Unless we are counting all the forced walks we dragged Dee on over the summer.

I have seen only spouses in attendance at the various classes they offer, so I wonder why they simply don’t say “spouse” instead of “family”. In my mind, they are not interchangeable terms.

Today’s class went over the basics. Heart Attack 101. Anatomy. What can go wrong. What it feels like when it does. How to gauge pain and dose yourself with nitro. When to dial 911.

Mostly it reiterated what we’ve heard in several other classes:

You are now chronically ill with a disease that will technically never get better. Stabilize perhaps. But your days of claiming 100% health are behind you.

Heart attacks are qualifiers.

“I’m in great shape … for someone with a heart stent and known blockage.”

There will forever be the “but”. Though not necessarily the other shoe.

“Are you worried,” Rob asked me.

Not really.

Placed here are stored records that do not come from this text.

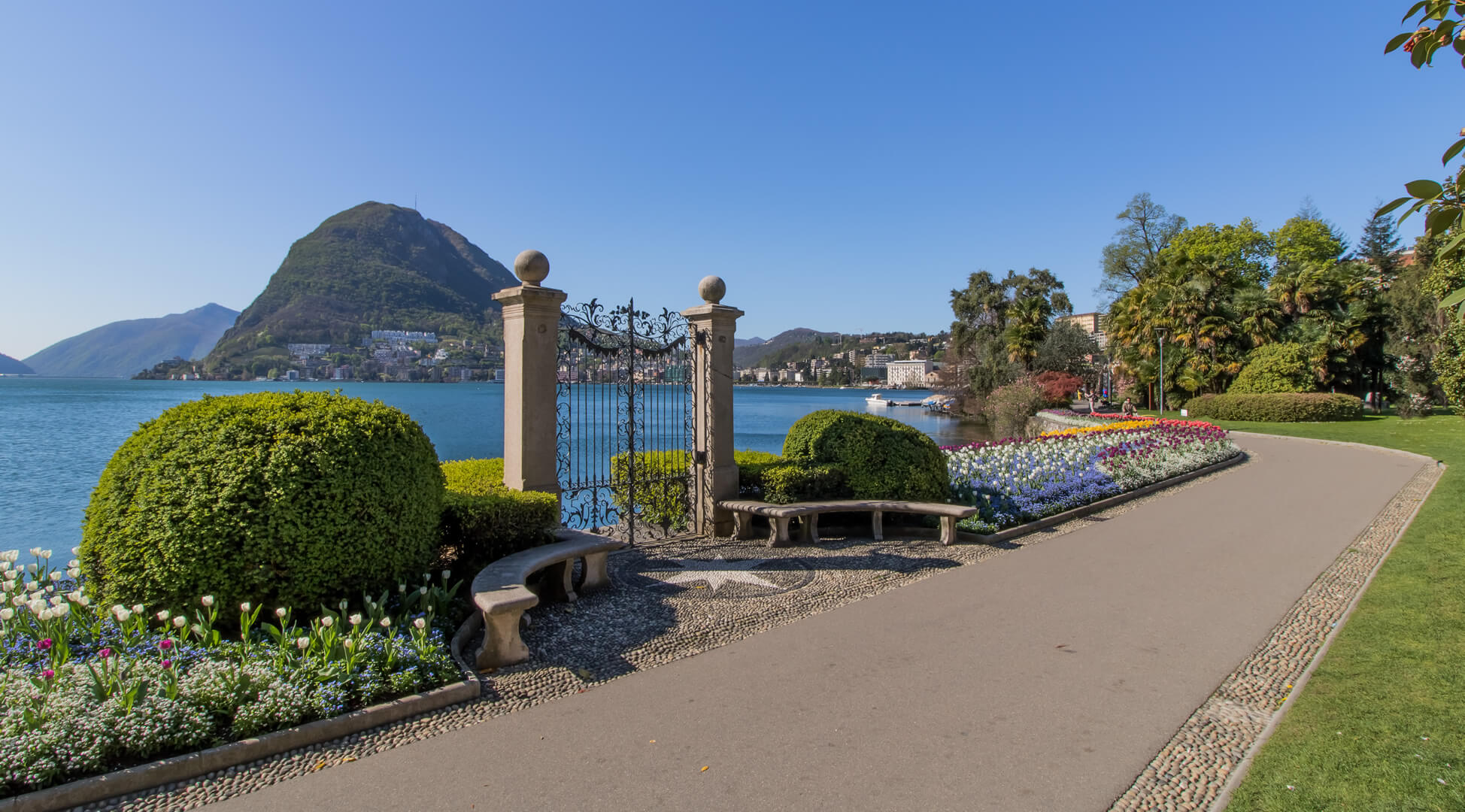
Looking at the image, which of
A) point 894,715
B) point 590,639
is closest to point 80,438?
point 590,639

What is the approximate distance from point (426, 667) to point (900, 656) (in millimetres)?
2882

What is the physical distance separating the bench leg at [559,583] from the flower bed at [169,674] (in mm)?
1294

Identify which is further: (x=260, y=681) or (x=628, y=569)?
(x=628, y=569)

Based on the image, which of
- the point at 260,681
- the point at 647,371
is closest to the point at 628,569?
the point at 647,371

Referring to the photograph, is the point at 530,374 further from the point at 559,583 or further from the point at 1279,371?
the point at 1279,371

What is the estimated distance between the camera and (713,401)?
28.7ft

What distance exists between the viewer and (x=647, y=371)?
8664 mm

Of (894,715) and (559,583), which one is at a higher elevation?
(559,583)

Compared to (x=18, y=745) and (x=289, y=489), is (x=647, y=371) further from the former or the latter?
(x=18, y=745)

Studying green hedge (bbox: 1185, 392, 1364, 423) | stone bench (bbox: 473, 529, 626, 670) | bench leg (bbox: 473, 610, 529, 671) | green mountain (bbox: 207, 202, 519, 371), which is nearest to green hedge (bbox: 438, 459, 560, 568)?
stone bench (bbox: 473, 529, 626, 670)

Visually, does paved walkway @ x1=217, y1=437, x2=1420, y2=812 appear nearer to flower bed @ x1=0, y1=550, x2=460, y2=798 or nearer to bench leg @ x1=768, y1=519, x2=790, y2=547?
flower bed @ x1=0, y1=550, x2=460, y2=798

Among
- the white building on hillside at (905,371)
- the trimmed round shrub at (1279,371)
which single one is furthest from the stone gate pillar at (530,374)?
the white building on hillside at (905,371)

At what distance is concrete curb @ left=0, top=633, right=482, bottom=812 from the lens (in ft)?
10.2

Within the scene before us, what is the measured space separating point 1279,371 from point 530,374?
35.4m
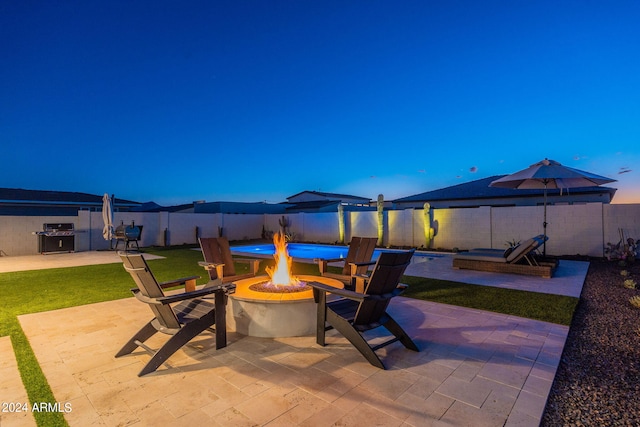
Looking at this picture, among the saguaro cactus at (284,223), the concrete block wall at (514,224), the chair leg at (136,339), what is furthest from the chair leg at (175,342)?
the saguaro cactus at (284,223)

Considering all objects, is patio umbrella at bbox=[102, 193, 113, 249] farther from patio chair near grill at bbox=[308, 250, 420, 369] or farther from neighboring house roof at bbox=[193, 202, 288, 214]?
neighboring house roof at bbox=[193, 202, 288, 214]

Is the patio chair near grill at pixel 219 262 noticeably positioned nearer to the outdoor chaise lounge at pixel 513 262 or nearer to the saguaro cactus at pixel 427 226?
the outdoor chaise lounge at pixel 513 262

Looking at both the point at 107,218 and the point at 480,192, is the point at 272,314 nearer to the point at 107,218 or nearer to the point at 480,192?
the point at 107,218

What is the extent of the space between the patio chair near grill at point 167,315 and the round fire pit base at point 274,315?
373 mm

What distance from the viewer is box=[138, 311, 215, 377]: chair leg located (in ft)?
8.86

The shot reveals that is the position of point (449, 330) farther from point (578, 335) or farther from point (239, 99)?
point (239, 99)

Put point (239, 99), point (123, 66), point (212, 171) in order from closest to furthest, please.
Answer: point (123, 66), point (239, 99), point (212, 171)

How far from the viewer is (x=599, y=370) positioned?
8.95ft

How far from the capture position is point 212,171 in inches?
968

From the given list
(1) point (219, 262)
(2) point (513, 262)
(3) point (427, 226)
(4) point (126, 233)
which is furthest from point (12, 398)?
(3) point (427, 226)

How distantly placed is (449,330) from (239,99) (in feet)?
46.4

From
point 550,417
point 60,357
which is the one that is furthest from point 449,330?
point 60,357

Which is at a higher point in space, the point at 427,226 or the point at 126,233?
the point at 427,226

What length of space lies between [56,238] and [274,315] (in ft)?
44.4
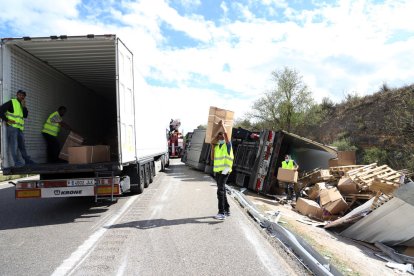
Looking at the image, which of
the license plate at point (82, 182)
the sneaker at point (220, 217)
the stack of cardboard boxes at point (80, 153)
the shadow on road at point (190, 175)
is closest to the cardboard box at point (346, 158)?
the shadow on road at point (190, 175)

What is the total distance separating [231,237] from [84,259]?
2.18m

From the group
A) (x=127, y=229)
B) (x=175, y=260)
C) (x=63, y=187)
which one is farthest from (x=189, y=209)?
(x=175, y=260)

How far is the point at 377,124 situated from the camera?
25484 millimetres

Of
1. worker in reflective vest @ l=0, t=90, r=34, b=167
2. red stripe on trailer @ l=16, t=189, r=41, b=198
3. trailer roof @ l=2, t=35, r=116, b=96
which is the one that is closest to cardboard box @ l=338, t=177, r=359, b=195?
trailer roof @ l=2, t=35, r=116, b=96

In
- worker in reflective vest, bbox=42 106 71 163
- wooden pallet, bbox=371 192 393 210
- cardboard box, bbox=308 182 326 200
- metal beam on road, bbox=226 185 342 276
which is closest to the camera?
metal beam on road, bbox=226 185 342 276

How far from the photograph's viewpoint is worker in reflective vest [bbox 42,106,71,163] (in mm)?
9133

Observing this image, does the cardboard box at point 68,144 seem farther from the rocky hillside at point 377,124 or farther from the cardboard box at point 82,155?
the rocky hillside at point 377,124

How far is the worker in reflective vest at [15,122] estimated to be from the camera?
23.7ft

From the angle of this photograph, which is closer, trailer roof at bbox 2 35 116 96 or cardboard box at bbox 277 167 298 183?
trailer roof at bbox 2 35 116 96

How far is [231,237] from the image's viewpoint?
226 inches

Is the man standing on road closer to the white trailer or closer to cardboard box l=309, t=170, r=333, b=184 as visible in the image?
the white trailer

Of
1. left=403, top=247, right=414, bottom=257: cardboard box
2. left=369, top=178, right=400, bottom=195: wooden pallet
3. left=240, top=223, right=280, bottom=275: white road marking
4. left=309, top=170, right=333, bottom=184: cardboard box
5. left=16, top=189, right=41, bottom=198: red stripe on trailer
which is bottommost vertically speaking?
left=403, top=247, right=414, bottom=257: cardboard box

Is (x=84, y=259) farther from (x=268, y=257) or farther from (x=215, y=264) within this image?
(x=268, y=257)

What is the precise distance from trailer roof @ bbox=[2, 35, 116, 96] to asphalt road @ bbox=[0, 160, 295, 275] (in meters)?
3.51
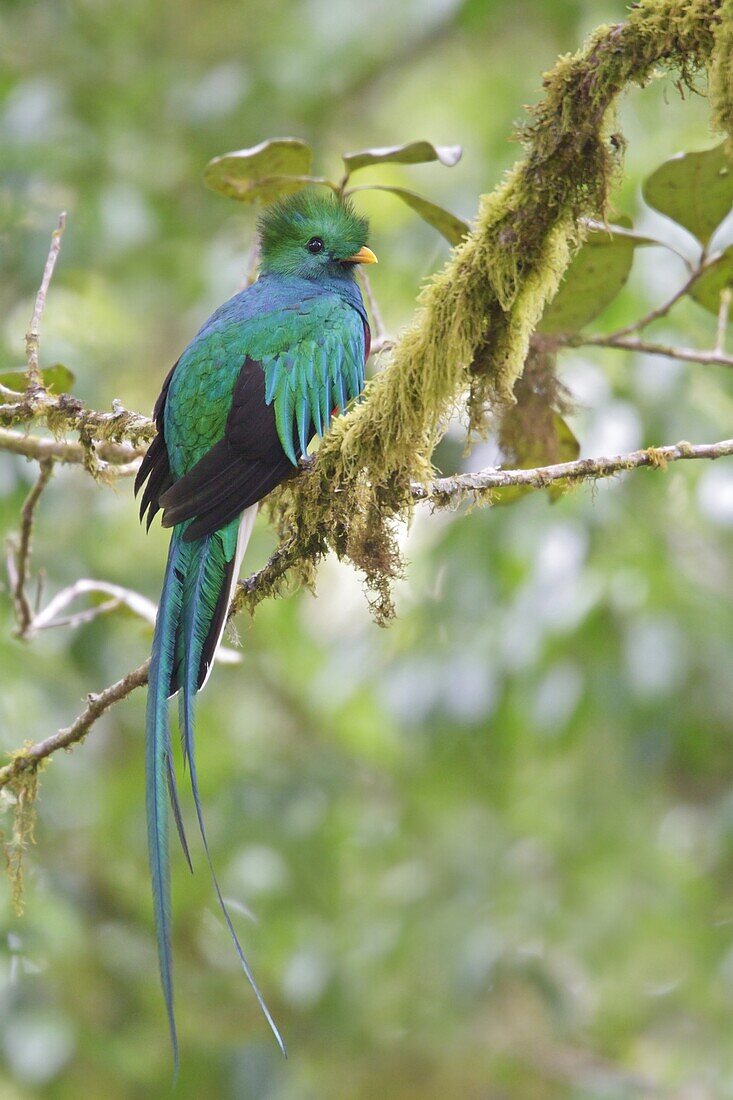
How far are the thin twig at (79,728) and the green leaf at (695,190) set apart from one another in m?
1.31

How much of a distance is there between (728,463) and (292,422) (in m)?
1.91

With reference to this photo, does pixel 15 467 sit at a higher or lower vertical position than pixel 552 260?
higher

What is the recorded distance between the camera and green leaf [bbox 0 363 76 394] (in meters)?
2.36

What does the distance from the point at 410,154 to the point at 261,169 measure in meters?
0.39

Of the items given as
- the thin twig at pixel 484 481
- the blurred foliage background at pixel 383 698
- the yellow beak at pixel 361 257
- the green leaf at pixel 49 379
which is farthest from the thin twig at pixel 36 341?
the blurred foliage background at pixel 383 698

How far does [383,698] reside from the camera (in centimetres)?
459

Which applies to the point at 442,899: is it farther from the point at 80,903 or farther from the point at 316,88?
the point at 316,88

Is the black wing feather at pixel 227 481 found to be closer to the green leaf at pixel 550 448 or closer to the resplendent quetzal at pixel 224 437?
the resplendent quetzal at pixel 224 437

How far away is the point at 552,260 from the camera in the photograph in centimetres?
177

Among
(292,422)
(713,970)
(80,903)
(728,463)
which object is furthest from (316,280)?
(713,970)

My husband is a keener after all – one of the reasons why he is doing so well and the absolute reason why the company doctor and the P.T. at Cardio Rehab won’t clear him for work until he finishes the program.

It wasn’t his bad habits that caused the heart attack. He doesn’t have many in terms of diet although he could have exercised more. No, it was the stress. He can’t do anything half-assed. Even if it’s something he could care less about, he treats all responsibilities and tasks under his jurisdiction more seriously than a heart attack.

I am not worried for some reason, and it’s not naively assuming we’ve dodged a bullet that can’t ricochet back at us. I am not that complacent or foolish. I just don’t see the point in dwelling on the what-if factor or the when/again possibility.

We’ve taken additional health steps. Reordered life a bit. Safe-guarded what we can. And that’s all anyone can do.